* Data drawn from a collection:
=-=-=-=-=

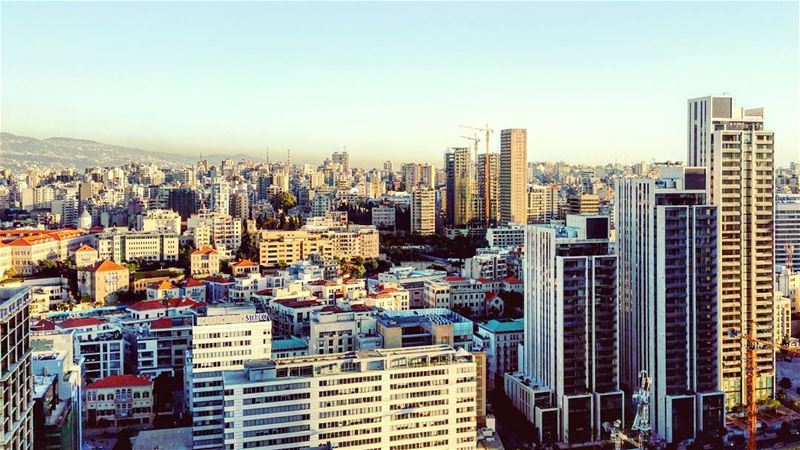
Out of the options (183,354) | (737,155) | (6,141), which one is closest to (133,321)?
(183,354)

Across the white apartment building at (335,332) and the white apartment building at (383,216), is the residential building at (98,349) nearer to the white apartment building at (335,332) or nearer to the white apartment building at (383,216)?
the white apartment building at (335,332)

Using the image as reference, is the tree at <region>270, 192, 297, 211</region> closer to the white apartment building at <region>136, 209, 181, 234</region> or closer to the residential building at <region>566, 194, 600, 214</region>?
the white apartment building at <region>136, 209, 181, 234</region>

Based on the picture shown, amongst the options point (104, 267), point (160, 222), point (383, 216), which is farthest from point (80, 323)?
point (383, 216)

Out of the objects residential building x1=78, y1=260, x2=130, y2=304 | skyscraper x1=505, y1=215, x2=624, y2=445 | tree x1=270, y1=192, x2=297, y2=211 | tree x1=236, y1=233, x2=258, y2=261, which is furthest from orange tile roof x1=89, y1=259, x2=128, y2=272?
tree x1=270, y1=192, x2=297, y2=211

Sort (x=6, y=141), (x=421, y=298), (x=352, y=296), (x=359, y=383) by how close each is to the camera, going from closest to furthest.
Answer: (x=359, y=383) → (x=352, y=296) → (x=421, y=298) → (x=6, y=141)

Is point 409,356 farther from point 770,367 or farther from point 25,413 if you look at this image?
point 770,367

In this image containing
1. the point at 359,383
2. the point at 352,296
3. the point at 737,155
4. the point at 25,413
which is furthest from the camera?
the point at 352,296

=-=-=-=-=

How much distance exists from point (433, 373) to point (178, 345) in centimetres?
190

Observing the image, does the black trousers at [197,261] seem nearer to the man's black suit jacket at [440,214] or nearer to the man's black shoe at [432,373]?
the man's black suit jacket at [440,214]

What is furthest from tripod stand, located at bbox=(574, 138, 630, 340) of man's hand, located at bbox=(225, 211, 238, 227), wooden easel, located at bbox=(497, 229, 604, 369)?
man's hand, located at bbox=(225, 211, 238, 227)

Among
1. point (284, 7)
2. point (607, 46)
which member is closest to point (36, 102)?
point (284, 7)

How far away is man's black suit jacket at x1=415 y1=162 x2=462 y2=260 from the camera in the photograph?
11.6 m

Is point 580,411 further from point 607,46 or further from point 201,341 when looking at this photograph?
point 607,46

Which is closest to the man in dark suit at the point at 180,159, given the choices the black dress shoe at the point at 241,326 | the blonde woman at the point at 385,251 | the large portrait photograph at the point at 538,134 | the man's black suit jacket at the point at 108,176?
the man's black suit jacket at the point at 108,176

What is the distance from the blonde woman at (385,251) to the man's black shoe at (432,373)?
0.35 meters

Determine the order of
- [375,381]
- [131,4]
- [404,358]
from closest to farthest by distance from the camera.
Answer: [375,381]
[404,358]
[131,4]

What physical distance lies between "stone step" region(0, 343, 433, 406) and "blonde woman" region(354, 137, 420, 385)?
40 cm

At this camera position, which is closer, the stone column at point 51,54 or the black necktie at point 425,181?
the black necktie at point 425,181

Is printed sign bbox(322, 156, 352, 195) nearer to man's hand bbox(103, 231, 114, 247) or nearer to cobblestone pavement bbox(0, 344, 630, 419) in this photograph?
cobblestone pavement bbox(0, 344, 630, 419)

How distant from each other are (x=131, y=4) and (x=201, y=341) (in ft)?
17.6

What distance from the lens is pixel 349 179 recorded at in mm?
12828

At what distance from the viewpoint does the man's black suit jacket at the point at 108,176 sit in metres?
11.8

=-=-=-=-=

* PROMPT:
Count the lines in the data that contain the string "closer", treating uppercase and lowercase as different, and give only the number.

* THE RESPONSE:
2